练习题目 →
- 1) 在单链DNA电泳讨论帖中,sswei说碱性琼脂糖凝胶电泳能使DNA保持什么状态?
- 2) 请把单链DNA电泳讨论帖接着往下写。

千羽晓梦
我正在重复这一篇文章的内容Biotechnological mass production of DNA origami(10.1038/nature24650),提取噬菌体中的单链DNA,但是在结果验证的过程中涉及到碱性琼脂糖凝胶电泳,但是我们实验室不常用这个实验,我想问一下,单链DNA是否应该严格采用这种方法?一般的实验步骤可以找到参考书,但是各种试剂有那个公司提供的比较专业,并且可以保证技术咨询?另外有人称实验可能还有条带消失情况出现的原因?如果有做过的大神还请赐教,因为这方面好像资料不多
sswei
碱性琼脂糖凝胶电泳能够使DNA 保持单链状态,根据其分子大小在碱性琼脂糖凝胶中泳动。
千羽晓梦
感谢,我还有一个疑问就是作者在图中有单链DNA和双链dna在一张图上,那么单链dna在常规的琼脂糖电泳中能得到结果吗
毛利小五郎的徒弟
单链DNA建议使用碱性琼脂糖凝胶电泳,可以分离到大小片段,取得良好的电泳结果。
事实上影响最终结果的因素很多,胶的浓度,电压,ph等细节都会产生影响,一般公司都会提供技术援助
千羽晓梦
可以使用常规电泳方法代替吗,还是只能使用碱性电泳,
loveliufudan
单链DNA在凝胶电泳中的迁移速度和行为与双链DNA不同,因此需要使用适当的凝胶体系和电泳条件来获得清晰的结果。通常,使用较低浓度的琼脂糖凝胶(例如0.8-1%琼脂糖)和碱性缓冲液(例如Tris-borate-EDTA缓冲液,TBE)来实现更好的分离效果。

所收数据 →
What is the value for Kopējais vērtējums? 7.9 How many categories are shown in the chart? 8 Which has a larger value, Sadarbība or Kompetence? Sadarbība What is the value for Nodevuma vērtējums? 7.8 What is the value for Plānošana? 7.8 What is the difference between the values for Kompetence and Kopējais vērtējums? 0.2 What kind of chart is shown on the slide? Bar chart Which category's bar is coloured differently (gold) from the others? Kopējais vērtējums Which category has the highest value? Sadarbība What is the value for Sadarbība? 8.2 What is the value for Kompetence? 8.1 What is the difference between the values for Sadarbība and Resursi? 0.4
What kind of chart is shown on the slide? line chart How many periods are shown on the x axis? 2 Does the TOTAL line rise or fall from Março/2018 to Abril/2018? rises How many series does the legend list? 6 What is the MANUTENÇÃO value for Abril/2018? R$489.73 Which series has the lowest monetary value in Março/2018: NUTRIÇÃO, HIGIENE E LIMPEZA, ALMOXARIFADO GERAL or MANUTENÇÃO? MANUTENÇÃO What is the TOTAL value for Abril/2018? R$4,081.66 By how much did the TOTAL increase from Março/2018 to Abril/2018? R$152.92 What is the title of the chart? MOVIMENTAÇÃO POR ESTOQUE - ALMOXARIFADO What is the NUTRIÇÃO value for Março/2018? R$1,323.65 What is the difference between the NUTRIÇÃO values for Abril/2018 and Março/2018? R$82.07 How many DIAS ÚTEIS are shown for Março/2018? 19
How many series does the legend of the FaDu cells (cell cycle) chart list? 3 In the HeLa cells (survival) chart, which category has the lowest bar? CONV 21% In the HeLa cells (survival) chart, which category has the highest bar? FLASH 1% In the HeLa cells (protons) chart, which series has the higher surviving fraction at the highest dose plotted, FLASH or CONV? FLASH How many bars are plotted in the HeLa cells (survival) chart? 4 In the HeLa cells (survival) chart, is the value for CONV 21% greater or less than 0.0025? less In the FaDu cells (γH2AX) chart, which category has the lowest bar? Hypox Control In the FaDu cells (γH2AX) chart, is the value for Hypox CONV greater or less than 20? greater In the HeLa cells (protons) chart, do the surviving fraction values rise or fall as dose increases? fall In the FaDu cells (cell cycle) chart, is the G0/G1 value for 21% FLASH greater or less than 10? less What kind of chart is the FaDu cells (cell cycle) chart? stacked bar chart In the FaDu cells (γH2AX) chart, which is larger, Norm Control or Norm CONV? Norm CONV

参考答案 →
- 1) 单链状态。

- 2)
在选择试剂和供应商时,可以根据实验需求和预算进行选择。一些常见的供应商提供DNA凝胶电泳试剂和相关产品,这些公司通常提供质量良好的试剂,并且提供技术咨询和支持。
关于条带消失的情况,可能有几个原因:
1. 样品处理问题:DNA可能会被过度酶解、降解或者存在其他物质的干扰,导致条带消失。确保样品处理过程中避免酶解和降解,并清洁样品以避免污染。
2. 电泳条件问题:电泳过程中的电流、电压和电泳时间等参数可能需要调整,以确保DNA可以适当地迁移并被准确检测。优化这些条件可能有助于解决条带消失的问题。
3. 染色问题:染色剂可能会影响DNA的可视性。确保使用适当的DNA染色剂,并按照说明书的建议进行染色。